:: Okuma parçası ::
Aslında yine bazı yazılarımda da olduğu gibi, öyle sıfırdan, özgün bir kavram koymuyorum ortaya. Hepimizin bildiği bir şeyden bahsetmek istiyorum. Bildiğimiz ama umursamamayı, unutmayı tercih ettiğimiz bir şeyden. Akılcılıktan, ussallıktan, rasyonaliteden...
İnsanın daima akılcı, katı mantıkçı, pozitivist olması mümkün değildir. İnsan, hep dendiği gibi duygusal bir varlıktır. Zaten bilim ve de pozitivizm adına ne varsa, bu duygusal başlangıç sayesinde inşa edilmiştir. Bu konuda bir hak teslimi yapmak gerekir. Ancak yine insan doğasında olan çalışmama ve tembellik eğilimi bu duygusallığı artık insanı "insan" vasfını kaybettirecek bir akılsızlık ve farkındasızlık noktasına getirdiğinde bununla mücadele etmek gerekir. Ben de bu yazımda bu yönde bir çaba sarf edeceğim.

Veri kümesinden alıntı
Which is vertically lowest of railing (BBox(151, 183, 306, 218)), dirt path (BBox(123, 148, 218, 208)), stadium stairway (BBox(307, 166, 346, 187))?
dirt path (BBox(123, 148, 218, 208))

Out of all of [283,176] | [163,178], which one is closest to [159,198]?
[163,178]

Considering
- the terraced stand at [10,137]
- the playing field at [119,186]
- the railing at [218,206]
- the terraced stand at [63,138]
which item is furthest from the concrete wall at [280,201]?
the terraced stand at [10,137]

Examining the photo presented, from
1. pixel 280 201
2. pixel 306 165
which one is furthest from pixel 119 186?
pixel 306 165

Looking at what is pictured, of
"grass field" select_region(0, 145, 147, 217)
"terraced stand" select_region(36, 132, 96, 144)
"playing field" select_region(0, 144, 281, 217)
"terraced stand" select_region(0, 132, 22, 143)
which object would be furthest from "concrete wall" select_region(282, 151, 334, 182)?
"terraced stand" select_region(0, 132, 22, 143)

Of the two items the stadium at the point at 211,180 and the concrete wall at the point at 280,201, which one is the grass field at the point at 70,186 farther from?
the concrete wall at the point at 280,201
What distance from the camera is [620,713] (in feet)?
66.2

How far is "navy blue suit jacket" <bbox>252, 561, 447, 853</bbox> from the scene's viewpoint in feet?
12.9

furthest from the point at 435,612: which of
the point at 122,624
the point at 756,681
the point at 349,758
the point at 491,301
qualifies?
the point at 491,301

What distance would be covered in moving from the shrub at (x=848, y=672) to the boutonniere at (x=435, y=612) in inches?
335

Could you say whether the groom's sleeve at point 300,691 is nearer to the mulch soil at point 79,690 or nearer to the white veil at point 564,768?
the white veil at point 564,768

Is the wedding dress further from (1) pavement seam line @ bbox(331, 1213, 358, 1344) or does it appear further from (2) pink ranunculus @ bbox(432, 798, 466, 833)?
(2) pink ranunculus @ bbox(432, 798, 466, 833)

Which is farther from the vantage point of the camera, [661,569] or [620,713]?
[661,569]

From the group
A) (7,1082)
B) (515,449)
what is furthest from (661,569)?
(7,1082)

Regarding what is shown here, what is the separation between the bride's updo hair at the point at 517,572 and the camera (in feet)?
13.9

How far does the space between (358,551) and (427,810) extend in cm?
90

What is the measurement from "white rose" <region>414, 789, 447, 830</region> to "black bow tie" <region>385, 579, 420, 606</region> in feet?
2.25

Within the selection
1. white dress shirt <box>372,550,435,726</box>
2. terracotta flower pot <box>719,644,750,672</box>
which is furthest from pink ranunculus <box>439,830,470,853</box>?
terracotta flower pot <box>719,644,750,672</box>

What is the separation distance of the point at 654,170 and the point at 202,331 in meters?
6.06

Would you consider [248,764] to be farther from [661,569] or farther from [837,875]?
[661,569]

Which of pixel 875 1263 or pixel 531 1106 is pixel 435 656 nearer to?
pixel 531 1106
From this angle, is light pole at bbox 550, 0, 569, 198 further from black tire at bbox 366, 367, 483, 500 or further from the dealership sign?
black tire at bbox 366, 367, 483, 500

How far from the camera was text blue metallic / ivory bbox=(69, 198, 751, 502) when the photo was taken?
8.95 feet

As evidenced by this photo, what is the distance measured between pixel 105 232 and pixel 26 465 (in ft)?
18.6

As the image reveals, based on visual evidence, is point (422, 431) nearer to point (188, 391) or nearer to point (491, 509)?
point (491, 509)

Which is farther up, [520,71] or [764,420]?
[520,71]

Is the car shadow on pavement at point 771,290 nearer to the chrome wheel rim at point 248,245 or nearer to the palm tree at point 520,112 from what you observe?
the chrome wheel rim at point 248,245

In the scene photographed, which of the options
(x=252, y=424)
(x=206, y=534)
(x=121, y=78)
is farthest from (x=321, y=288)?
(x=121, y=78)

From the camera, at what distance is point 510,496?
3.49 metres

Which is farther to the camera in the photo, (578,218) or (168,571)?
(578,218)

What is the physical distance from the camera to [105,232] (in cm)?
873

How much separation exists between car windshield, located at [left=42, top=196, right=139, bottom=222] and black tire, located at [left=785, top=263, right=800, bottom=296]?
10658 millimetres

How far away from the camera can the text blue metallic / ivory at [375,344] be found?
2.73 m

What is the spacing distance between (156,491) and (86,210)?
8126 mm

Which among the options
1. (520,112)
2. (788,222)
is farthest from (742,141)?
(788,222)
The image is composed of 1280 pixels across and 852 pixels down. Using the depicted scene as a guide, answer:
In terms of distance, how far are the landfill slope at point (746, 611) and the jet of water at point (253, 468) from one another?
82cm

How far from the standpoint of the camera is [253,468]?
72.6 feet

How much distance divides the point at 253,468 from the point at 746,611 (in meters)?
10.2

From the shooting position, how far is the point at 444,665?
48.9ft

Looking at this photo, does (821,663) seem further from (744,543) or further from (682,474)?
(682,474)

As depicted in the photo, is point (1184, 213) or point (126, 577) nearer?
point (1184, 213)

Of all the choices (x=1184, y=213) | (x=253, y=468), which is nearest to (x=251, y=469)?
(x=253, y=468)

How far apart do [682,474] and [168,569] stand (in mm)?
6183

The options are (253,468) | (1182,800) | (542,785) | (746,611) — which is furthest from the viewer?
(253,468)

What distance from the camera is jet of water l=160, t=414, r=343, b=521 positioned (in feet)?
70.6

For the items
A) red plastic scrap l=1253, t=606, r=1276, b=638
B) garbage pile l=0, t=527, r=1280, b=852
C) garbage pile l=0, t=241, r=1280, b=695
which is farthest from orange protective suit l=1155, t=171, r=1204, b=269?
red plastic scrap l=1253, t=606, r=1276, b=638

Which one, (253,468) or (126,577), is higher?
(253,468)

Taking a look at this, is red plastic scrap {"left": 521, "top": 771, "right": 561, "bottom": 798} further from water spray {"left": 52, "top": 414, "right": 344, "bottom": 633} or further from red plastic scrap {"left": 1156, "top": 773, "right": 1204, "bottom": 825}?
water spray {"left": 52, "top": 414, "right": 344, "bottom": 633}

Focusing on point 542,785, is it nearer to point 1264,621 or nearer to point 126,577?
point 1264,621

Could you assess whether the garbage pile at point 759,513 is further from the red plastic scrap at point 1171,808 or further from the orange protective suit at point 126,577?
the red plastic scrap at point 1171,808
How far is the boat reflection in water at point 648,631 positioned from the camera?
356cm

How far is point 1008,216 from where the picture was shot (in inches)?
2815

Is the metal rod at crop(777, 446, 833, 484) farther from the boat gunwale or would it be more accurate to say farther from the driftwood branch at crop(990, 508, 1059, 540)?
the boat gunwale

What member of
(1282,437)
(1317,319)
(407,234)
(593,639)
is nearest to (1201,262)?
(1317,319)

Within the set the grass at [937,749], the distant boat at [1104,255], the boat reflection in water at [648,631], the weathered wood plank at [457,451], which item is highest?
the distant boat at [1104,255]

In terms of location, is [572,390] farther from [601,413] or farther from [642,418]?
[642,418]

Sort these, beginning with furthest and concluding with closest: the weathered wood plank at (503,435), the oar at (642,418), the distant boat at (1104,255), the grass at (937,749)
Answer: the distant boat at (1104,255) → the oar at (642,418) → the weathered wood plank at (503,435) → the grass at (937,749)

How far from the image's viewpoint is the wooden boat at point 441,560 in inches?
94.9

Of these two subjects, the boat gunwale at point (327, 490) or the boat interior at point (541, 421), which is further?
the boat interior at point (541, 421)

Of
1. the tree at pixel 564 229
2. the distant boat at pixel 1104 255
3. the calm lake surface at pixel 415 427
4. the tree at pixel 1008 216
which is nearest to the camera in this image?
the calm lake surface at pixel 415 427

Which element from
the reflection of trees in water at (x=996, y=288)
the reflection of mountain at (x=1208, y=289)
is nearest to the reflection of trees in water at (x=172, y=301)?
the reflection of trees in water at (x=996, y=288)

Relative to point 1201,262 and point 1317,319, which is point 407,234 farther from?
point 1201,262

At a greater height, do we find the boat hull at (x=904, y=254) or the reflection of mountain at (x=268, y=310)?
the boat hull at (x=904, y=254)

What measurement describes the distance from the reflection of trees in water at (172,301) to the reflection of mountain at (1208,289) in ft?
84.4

:: Görev tanımı ::
Akılcılık üzerine yazıyı son cümlesinden sonra devam ettirerek genişletin.

:: Görevin cevabı ::
İnterstellar filminde Cooper, robot Tars'a dürüstlük parametresinin kaça ayarlı olduğunu soruyor ve Tars da ona "%90" cevabını veriyordu. Yani insanların %100 dürüst ve akıllıca davranması öngörülmüyordu. %90 oranının duygusal varlıklarla -yani insanlarla- daha iyi anlaşmak için uygun olduğu söyleniyordu. Ben bu oranın son derece iyimser olduğunu düşünüyorum. Gerçekçi konuşacak olursak belki %60'lara kadar düşen bir seviyeden bahsetmemiz gerekir.
Çoğu kez, bir şeyi gerçekten anlayarak değil, bizde "anlamış" hissiyatını yaratacak şeyler karşısında ikna oluruz ve çoğu kez neyi neden yaptığımızı bilmeden hareket ederiz. Bu bazen kültür, bazen moda, bazen de başka bir şeyin gereğidir. Zamanla bir şekilde oluşmuş ve gelenekleşmiştir. Kanıksanmıştır.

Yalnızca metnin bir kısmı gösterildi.